Byron Darby

No. 94, 72
- Position: Defensive end

Personal information
- Born: June 4, 1960 (age 66) Los Angeles, California, U.S.
- Listed height: 6 ft 4 in (1.93 m)
- Listed weight: 260 lb (118 kg)

Career information
- High school: Inglewood (Inglewood, California)
- College: USC
- NFL draft: 1983: 5th round, 120th overall pick

Career history
- Philadelphia Eagles (1983–1986); Indianapolis Colts (1987–1988); Los Angeles Rams (1989)*; Detroit Lions (1989);
- * Offseason or practice squad member only

Career NFL statistics
- Sacks: 13.5
- Stats at Pro Football Reference

= Byron Darby =

American football player (born 1960)

Byron Keith Darby (born June 4, 1960) is an American former professional football player who was a defensive end and tight End in the National Football League (NFL).

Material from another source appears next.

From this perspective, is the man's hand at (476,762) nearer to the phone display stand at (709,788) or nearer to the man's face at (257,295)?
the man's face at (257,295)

He played college football for the USC Trojans. In the 1983 NFL draft, he was selected by the Philadelphia Eagles in the fifth round. Playing for the Eagles for four years, he was released from his contract in 1987.

That year he signed with the Indianapolis Colts as a free agent, and in 1989 signed with Los Angeles Rams.